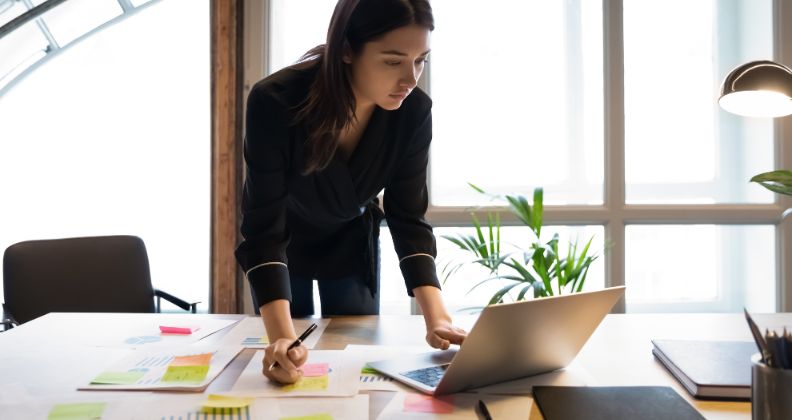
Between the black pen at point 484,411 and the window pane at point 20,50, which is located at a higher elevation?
the window pane at point 20,50

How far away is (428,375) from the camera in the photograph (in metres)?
1.05

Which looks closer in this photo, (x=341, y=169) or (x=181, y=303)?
(x=341, y=169)

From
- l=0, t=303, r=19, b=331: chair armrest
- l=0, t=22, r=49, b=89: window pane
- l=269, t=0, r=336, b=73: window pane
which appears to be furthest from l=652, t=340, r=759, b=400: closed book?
l=0, t=22, r=49, b=89: window pane

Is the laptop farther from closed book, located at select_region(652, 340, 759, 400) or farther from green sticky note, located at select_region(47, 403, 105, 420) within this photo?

- AUFTRAG -
Schreib die Zeilen der Auflistung oben wortgetreu ab und lass dabei die Bilder weg.

- LÖSUNG DER AUFGABE -
Between the black pen at point 484,411 and the window pane at point 20,50, which is located at a higher elevation?
the window pane at point 20,50

How far away is (428,375) from the camera in the photograph (in metres)?
1.05

Which looks closer in this photo, (x=341, y=169) or (x=181, y=303)?
(x=341, y=169)

From
- l=0, t=303, r=19, b=331: chair armrest
- l=0, t=22, r=49, b=89: window pane
- l=269, t=0, r=336, b=73: window pane
which appears to be furthest from l=652, t=340, r=759, b=400: closed book?
l=0, t=22, r=49, b=89: window pane

Is the laptop farther from closed book, located at select_region(652, 340, 759, 400) or farther from green sticky note, located at select_region(47, 403, 105, 420) within this photo?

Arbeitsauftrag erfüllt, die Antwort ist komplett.